---------- Excerpted data ----------

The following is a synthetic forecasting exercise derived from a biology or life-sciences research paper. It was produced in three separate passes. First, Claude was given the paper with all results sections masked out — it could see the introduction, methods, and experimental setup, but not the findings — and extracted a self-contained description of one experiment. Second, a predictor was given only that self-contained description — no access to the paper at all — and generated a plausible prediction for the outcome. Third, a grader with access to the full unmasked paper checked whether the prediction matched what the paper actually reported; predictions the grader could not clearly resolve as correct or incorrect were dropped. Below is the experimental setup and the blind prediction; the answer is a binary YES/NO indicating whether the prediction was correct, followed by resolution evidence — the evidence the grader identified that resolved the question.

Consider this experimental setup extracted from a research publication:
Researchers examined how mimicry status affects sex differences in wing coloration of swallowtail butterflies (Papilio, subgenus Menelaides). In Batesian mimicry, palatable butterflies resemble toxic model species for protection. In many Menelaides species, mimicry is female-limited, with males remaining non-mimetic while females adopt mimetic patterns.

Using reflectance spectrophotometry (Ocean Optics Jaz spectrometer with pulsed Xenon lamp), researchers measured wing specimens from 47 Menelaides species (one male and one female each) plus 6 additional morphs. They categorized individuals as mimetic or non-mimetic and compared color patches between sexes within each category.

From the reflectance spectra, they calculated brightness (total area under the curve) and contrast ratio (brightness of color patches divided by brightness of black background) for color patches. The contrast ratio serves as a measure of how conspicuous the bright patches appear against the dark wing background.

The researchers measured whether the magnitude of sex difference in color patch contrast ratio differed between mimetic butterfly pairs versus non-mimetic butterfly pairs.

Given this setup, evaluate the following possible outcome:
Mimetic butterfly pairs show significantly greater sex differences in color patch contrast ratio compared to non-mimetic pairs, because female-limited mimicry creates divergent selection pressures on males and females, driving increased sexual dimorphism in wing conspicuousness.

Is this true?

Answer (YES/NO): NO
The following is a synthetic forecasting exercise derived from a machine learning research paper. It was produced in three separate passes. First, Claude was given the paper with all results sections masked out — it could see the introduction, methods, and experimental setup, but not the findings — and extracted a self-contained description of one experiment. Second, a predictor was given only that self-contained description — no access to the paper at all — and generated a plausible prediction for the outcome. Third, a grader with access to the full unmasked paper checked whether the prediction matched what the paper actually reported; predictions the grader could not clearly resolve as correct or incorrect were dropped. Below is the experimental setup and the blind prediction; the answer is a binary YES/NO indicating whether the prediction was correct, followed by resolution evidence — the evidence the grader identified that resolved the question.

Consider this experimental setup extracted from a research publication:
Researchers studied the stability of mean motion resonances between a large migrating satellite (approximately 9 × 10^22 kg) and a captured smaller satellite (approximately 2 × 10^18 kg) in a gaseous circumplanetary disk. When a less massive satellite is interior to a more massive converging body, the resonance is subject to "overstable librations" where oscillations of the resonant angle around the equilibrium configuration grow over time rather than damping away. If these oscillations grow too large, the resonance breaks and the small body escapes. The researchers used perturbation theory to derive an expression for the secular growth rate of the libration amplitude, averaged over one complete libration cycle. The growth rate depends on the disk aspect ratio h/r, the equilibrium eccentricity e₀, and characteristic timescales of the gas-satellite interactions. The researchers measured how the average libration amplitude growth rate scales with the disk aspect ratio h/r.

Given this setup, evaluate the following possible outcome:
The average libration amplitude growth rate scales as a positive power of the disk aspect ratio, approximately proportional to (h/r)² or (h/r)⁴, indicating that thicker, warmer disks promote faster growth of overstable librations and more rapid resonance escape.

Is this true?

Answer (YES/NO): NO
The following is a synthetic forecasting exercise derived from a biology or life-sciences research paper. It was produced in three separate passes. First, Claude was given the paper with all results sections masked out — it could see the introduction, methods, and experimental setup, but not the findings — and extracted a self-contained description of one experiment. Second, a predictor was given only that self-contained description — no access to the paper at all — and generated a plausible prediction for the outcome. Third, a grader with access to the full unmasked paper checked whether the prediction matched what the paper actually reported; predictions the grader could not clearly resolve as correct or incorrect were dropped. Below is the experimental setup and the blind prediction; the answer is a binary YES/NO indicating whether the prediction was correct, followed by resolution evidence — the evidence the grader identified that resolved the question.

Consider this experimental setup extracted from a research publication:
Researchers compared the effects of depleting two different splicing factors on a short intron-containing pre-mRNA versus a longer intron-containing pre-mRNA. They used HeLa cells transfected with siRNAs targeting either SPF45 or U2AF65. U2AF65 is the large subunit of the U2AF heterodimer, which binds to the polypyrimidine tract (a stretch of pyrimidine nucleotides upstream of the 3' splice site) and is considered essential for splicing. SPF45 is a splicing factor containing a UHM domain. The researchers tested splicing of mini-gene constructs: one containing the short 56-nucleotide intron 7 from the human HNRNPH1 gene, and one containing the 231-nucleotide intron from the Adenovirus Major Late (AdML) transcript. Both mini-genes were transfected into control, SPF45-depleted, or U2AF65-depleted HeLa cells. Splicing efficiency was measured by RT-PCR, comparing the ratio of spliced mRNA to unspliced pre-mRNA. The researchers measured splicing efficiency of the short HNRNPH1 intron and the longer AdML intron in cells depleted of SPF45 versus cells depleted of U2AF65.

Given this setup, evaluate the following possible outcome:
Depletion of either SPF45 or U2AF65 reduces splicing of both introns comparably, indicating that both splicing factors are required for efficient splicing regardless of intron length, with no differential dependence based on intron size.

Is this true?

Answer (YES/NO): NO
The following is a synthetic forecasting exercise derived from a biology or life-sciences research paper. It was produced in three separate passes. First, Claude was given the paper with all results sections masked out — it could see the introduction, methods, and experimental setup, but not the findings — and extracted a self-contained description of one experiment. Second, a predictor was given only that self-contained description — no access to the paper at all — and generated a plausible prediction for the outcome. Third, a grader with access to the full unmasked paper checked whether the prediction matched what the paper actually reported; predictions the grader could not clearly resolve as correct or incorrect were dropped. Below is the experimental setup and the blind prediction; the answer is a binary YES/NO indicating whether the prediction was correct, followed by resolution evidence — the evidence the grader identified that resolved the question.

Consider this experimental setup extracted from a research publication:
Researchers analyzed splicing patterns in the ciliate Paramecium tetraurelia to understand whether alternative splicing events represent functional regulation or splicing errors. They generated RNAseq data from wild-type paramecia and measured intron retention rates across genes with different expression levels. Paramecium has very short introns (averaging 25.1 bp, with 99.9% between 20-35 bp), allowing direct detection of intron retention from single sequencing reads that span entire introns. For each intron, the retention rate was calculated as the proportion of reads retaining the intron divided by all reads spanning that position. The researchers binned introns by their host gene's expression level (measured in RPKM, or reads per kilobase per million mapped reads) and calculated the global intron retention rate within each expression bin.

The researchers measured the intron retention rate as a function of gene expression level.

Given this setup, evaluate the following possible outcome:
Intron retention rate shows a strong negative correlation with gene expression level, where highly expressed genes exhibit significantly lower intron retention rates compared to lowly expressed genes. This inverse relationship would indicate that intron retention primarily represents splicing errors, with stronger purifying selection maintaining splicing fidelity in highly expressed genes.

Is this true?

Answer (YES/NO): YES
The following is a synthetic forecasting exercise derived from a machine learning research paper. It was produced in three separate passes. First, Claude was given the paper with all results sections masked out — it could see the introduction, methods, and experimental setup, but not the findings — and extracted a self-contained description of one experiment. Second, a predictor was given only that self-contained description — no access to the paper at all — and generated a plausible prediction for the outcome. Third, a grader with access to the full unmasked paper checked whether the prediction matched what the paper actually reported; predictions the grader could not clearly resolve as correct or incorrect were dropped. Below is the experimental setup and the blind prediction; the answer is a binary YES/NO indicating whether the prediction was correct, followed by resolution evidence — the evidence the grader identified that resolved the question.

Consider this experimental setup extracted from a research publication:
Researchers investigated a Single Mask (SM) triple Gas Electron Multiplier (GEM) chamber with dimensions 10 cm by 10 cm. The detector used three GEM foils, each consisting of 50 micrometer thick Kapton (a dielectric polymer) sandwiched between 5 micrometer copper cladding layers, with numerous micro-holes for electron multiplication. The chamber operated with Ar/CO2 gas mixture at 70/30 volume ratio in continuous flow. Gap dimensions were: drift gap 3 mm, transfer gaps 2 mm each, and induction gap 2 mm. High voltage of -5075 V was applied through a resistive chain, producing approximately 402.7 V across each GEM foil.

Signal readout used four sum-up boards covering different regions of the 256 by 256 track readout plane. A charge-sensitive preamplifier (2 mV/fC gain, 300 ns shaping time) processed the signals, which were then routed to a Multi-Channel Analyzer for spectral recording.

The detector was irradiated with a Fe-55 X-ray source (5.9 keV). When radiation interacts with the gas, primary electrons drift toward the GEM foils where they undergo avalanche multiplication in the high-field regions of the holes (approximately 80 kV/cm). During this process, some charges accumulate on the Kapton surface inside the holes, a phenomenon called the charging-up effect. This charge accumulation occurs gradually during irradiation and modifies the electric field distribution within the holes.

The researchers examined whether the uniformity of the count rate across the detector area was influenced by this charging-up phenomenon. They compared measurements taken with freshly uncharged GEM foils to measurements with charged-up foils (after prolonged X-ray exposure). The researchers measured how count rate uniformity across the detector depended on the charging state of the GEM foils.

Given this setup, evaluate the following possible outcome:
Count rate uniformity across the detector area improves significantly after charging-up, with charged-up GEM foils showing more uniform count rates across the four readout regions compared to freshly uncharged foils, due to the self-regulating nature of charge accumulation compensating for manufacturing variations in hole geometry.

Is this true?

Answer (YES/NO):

----------

Work to complete:
Using the entries above, copy out all lines that contain the string "area".

Output of the task:
From the reflectance spectra, they calculated brightness (total area under the curve) and contrast ratio (brightness of color patches divided by brightness of black background) for color patches. The contrast ratio serves as a measure of how conspicuous the bright patches appear against the dark wing background.
The researchers examined whether the uniformity of the count rate across the detector area was influenced by this charging-up phenomenon. They compared measurements taken with freshly uncharged GEM foils to measurements with charged-up foils (after prolonged X-ray exposure). The researchers measured how count rate uniformity across the detector depended on the charging state of the GEM foils.
Count rate uniformity across the detector area improves significantly after charging-up, with charged-up GEM foils showing more uniform count rates across the four readout regions compared to freshly uncharged foils, due to the self-regulating nature of charge accumulation compensating for manufacturing variations in hole geometry.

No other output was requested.